> [PROBLEMA A]:
Segundo o texto sobre a política cultural do Partido Socialista, em que mês e ano venceu este partido as eleições?
> [PROBLEMA B]:
Transcreva fielmente o trecho do texto sobre a política cultural do Partido Socialista que começa nas palavras "Desde logo, Manuel" e termina após "de investigação husserliana.".

> [EXCERTO PARA LEITURA]:

As expectativas eram
elevadas na área da Cultura, em Outubro de 1995, quando o Partido
Socialista venceu as eleições. A intenção de criar um Ministério da
Cultura e a preservação das gravuras rupestres no Vale do Côa, com o
subsequente anúncio da criação de um Parque Arqueológico,
prenunciava uma nova etapa na vida cultural portuguesa, porventura mais
profícua.
Desde logo, Manuel Maria
Carrilho, um filósofo pragmático em funções de ministro, fez questão
de separar as águas. A sua política cultural era de esquerda, por
oposição à anterior de direita, elaborada por um
"ignorante" da lavra de Cavaco Silva, e executada por um
"mentecapto" como Santana Lopes. Ao longo dos últimos 20
meses ainda não conseguiu todavia, definir os conteúdos desta política,
emanada de um pensamento de esquerda que ninguém vê, a não ser
Eduardo Prado Coelho, em Paris. Vantagens de se estar longe.
Neste sentido, só resta
ao comum dos mortais perceber as diferenças a partir da análise das
manifestações fenoménicas da nova política e, compará-las depois
com as anteriores. Tarefa nada fácil para um leigo, exigindo um
fastidioso programa de investigação husserliana.

> [EXCERTOS DE DADOS]:
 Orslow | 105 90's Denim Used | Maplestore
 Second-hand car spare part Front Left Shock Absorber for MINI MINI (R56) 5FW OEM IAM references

---

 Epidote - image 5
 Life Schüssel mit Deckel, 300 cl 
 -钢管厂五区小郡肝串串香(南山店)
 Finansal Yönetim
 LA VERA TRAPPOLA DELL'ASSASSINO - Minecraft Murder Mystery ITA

> [RESOLUÇÃO DO PROBLEMA A]:
Em Outubro de 1995.

> [RESOLUÇÃO DO PROBLEMA B]:
Desde logo, Manuel Maria
Carrilho, um filósofo pragmático em funções de ministro, fez questão
de separar as águas. A sua política cultural era de esquerda, por
oposição à anterior de direita, elaborada por um
"ignorante" da lavra de Cavaco Silva, e executada por um
"mentecapto" como Santana Lopes. Ao longo dos últimos 20
meses ainda não conseguiu todavia, definir os conteúdos desta política,
emanada de um pensamento de esquerda que ninguém vê, a não ser
Eduardo Prado Coelho, em Paris. Vantagens de se estar longe.
Neste sentido, só resta
ao comum dos mortais perceber as diferenças a partir da análise das
manifestações fenoménicas da nova política e, compará-las depois
com as anteriores. Tarefa nada fácil para um leigo, exigindo um
fastidioso programa de investigação husserliana.